■ **WHAT IS NEEDED**: Extract each line of the material below that contains the word "this".

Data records
= = = =
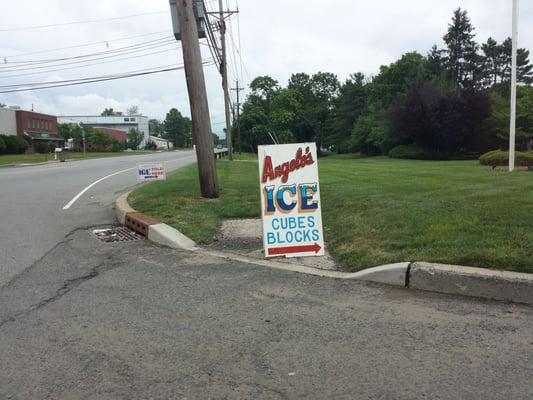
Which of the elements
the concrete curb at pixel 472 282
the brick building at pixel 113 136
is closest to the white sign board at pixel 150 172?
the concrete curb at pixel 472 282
= = = =
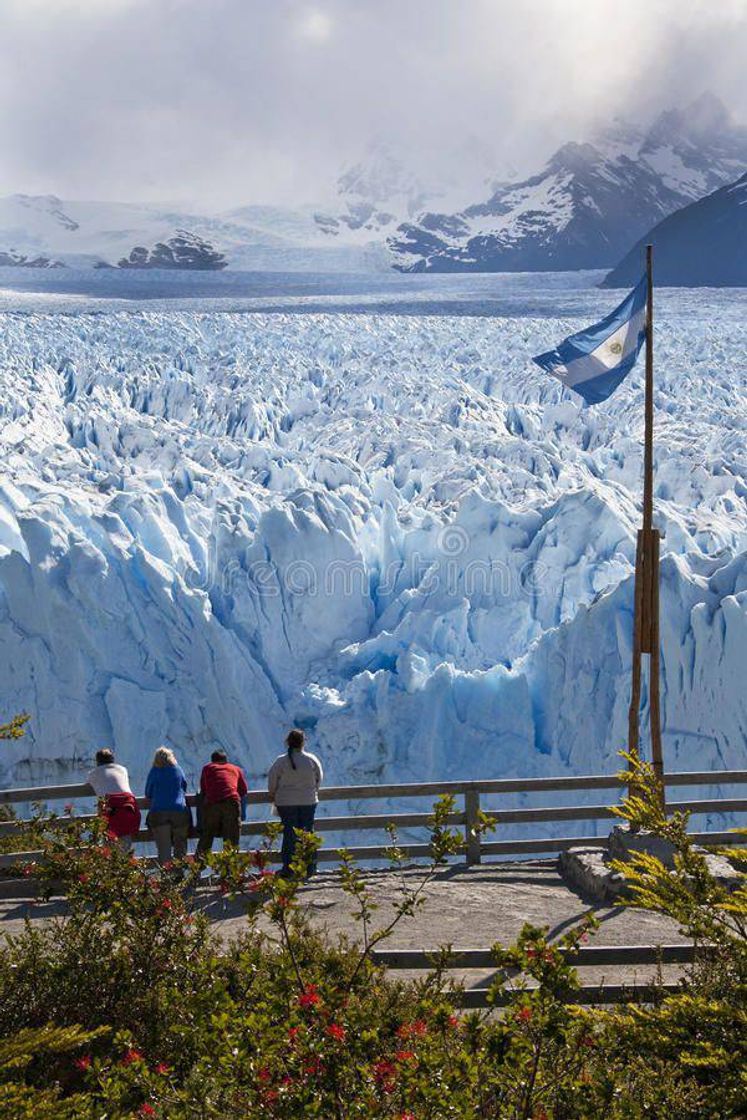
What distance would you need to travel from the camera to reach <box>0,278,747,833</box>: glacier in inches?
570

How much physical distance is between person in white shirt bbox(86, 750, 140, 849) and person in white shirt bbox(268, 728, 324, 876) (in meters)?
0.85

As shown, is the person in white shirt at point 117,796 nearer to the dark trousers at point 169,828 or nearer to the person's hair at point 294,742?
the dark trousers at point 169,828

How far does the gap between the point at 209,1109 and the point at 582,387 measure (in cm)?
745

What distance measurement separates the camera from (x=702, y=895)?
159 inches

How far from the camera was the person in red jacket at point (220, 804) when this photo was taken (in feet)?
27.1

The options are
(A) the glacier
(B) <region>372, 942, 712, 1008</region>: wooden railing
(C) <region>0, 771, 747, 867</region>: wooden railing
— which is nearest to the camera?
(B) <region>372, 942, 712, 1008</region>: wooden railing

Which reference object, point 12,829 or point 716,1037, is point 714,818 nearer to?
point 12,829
= = = =
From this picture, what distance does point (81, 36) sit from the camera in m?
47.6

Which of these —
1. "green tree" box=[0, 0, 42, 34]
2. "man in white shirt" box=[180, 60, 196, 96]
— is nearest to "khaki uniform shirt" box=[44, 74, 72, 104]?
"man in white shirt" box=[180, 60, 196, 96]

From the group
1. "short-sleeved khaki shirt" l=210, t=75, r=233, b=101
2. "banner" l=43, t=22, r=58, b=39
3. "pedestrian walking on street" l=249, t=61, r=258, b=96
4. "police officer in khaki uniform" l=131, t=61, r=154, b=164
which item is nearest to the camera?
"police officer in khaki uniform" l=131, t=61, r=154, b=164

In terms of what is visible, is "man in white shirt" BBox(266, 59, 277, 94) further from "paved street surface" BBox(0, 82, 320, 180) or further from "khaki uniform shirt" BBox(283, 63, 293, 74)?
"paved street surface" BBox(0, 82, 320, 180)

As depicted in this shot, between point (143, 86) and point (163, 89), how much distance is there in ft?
= = = =
■ **FULL RESPONSE**:
How far from the camera was the person in red jacket at point (220, 804) when this photo was taken (in feet)?
From this picture, what distance does point (81, 36) sit from the camera in m?
As depicted in this shot, between point (143, 86) and point (163, 89), how much distance is there in ft?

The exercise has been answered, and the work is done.